Sia l’aspetto legato alla notevole capacità di moltiplicarsi che hanno i cinghiali, sia l’arrivo dei cervi, fino a qualche anno fa specie pressoché sconosciuta sull’altipiano, sono aspetti di un profondo cambiamento in atto negli equilibri della fauna locale, che sta mettendo in ginocchio numerose imprese del settore, che vedono andare in fumo mesi di lavoro.

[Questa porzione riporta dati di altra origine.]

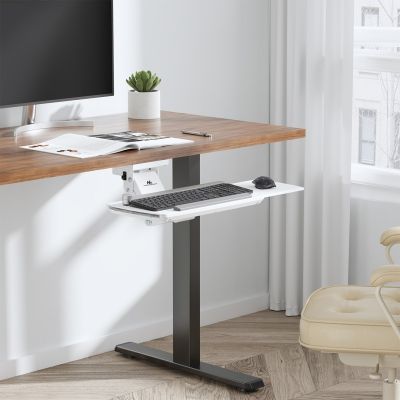 8. Maclean Under-Desk Keyboard Holder, Adjustable, Max. 5kg, White, MC-156 W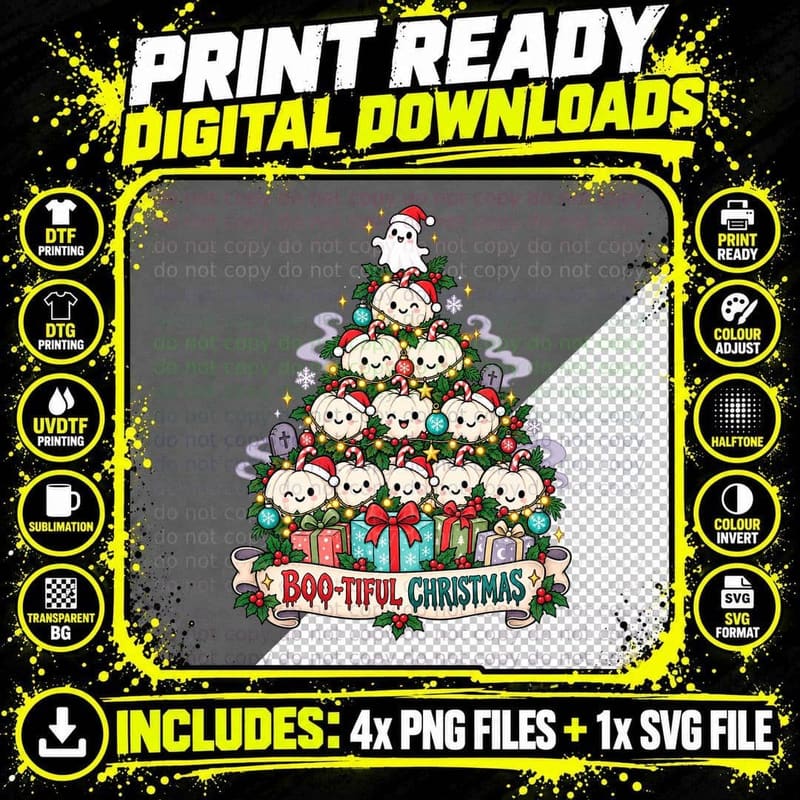 White Ghost Pumpkin Christmas Tree Cute Pastel Spooky Png SVG Digital Bundle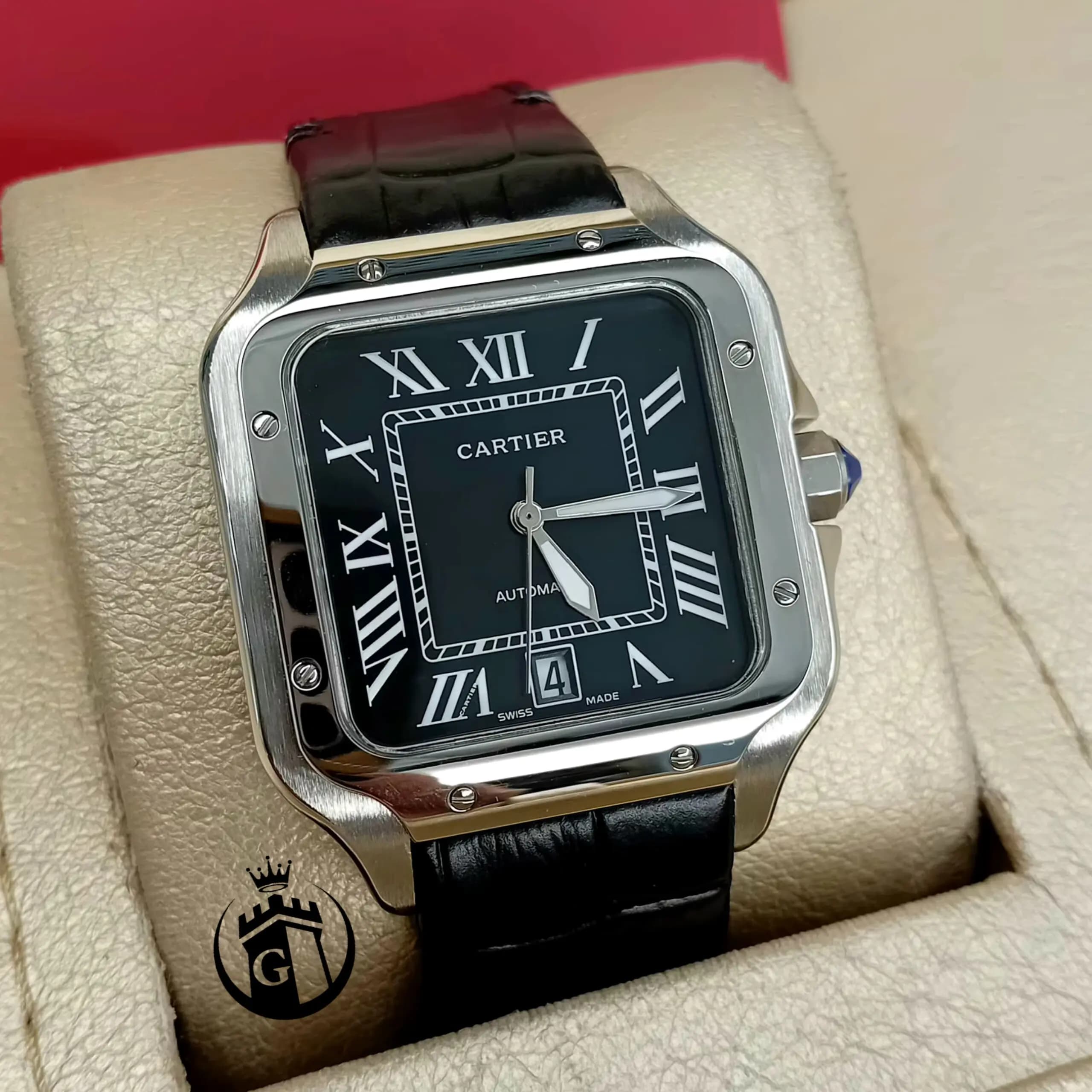ساعت مچی مردانه اورجینال کارتیه Cartier | ساعت عقربه ای بند چرم اصلی و کلاسیک C04 — تصویر ۵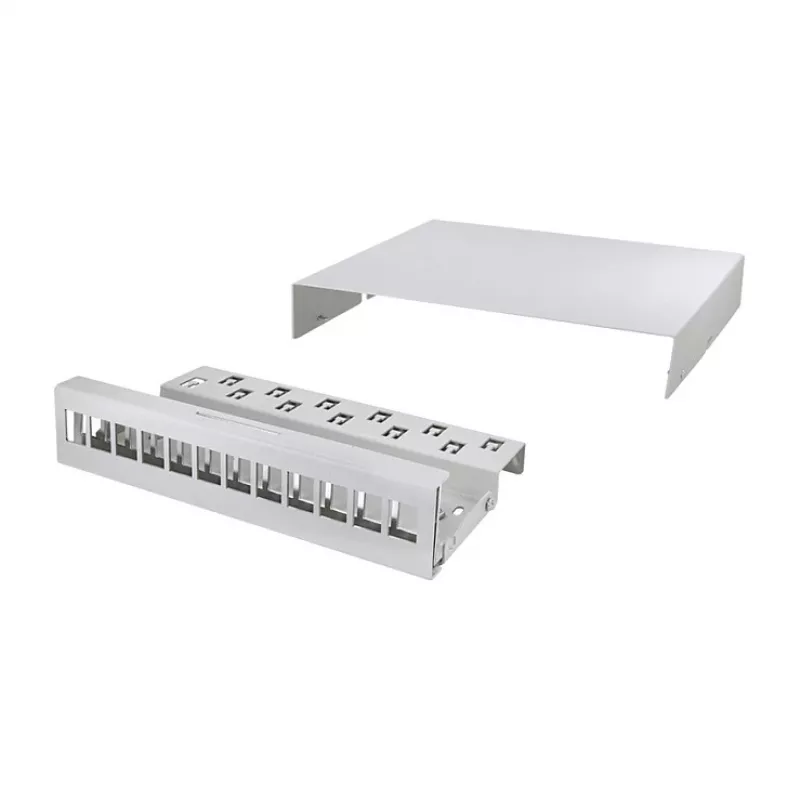 LOGILINK NP0094 caixa de ponto de consolidação 12 portas, montagem em mesa/parede/calha DIN, cinzento claro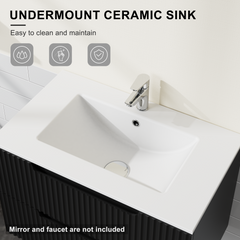 30 inch Undermount Ceramic Sink for Bathroom Vanity, White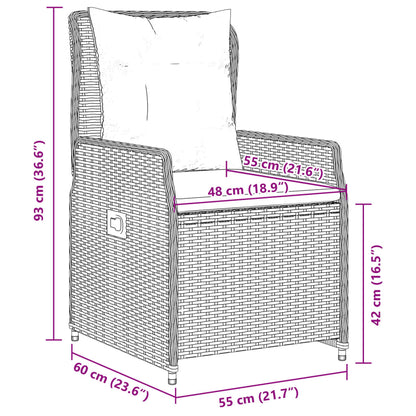 Set Comedor De Jardín 9 Pzas Con Cojines Ratán Sintético Beige / Vetonek_1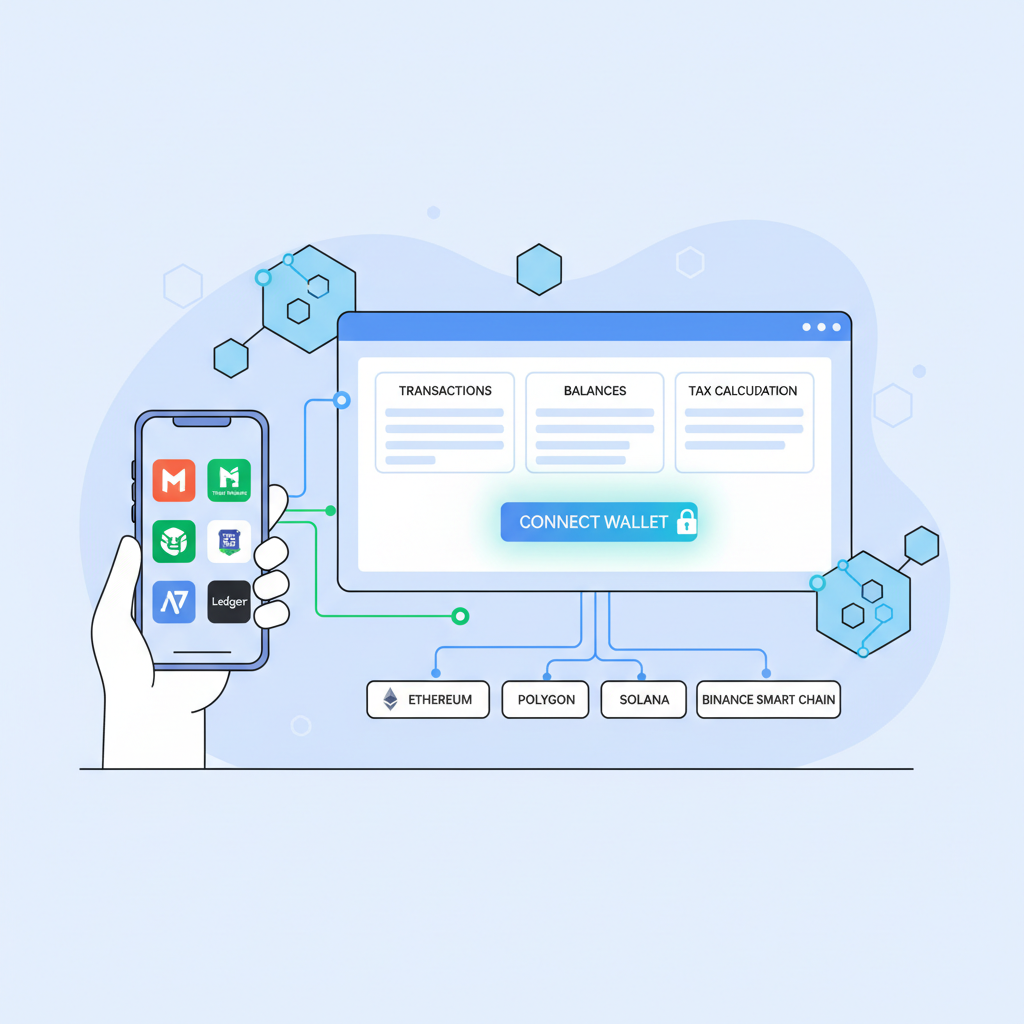 User securely connecting crypto wallets to a clean DeFi tax dashboard, blockchain links glowing, modern UI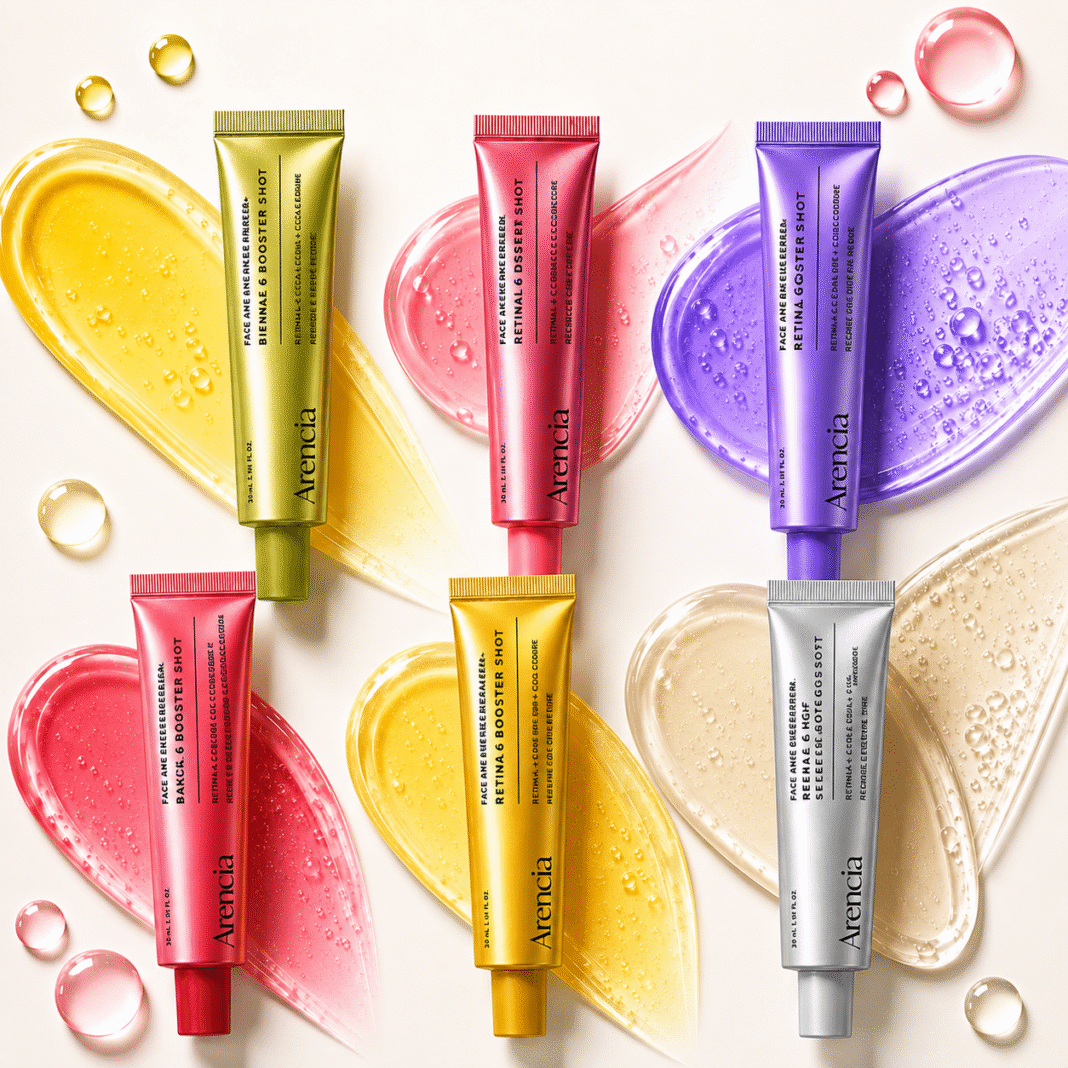 Full Arencia Booster Shot lineup of six colorful serum tubes arranged with matching cream swatches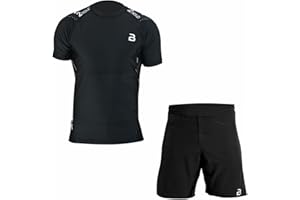 2BOLD MMA, BJJ Short Sleeve Compression Shirt For Men, Jiu Jitsu Shorts 2PC Moisture Wicking Gym Set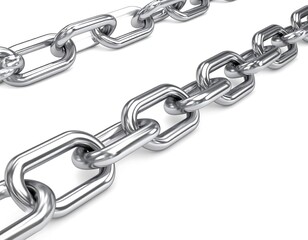 Obraz premium Two parallel metal chains against a white background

A denunciare le difficoltà della categoria è Franc Fabec, presidente dell’Associazione degli agricoltori: «In alcuni casi – spiega – si è registrata la perdita di metà del raccolto a causa dell’arrivo di questi predatori. Sia i cinghiali sia i cervi si nutrono di tutto ciò che trovano: le viti con l’uva e le olive rappresentano un obiettivo di straordinaria importanza per loro. L’aggravante è costituita poi dal fatto che entrambi sono animali robusti e potenti, che possono superare le barriere poste dall’uomo. In particolare i cervi – prosegue Fabec – sono molto più alti e agili dei cinghiali, in grado perciò di superare le barriere che, nel tempo, gli agricoltori avevano creato per questi ultimi. Crediamo – continua il presidente dell’Associazione – che sia oramai necessario istituire un “Tavolo verde” con la Regione, per individuare le soluzioni possibili. Sappiamo che l’abbattimento è un termine che può disturbare, ma siamo convinti che sia necessario predisporre dei piani di abbattimento, altrimenti questi fenomeni continueranno a verificarsi e a crescere di dimensione».

Il naturalista e zoologo Nicola Bressi precisa che «mentre i cinghiali sono presenti da tempo l’arrivo del cervo è recente. Esemplari ne sono stati avvistati addirittura a Muggia e nel bosco Bovedo. Prosperano perché mancano i loro predatori, le linci, oramai quasi scomparse sul Carso, e i lupi, rimasti in pochi. Sul fronte dei cinghiali invece, va ricordato che gli accoppiamenti ci sono tutto l’anno e le femmine sono molto prolifiche. Una parte della responsabilità – osserva Bressi – è però dell’uomo, perché non bisognerebbe mai dare da mangiare alle specie selvatiche. In tal modo le abituiamo a frequentare gli ambienti umani, le indeboliamo, perché non c’è più selezione naturale, ed è più facile che i soggetti fragili si ammalino. Certo, gli abbattimenti dovrebbero essere presi in considerazione – conclude – ma dovremmo essere noi umani a non dar loro da mangiare».

«Per gli olivicoltori – sottolinea Elena Parovel, presidente del Comitato promotore dell’olivicoltura triestina, oltre che contitolare, assieme al fratello Euro, dell’omonima azienda di San Dorligo – il danno è notevole, perché i cinghiali mangiano sia le radici degli alberi, in quanto ricche d’acqua, sia il frutto. E adesso che arrivano anche i cervi, le difese approntate per i cinghiali non bastano più. Bisognerebbe costruire veri e propri muri con costi elevatissimi». Anche lei concorda con Fabec sulla «necessità di concordare un piano di abbattimenti, alla stregua di quanto fa la vicina Slovenia, altrimenti da questa situazione non se ne esce».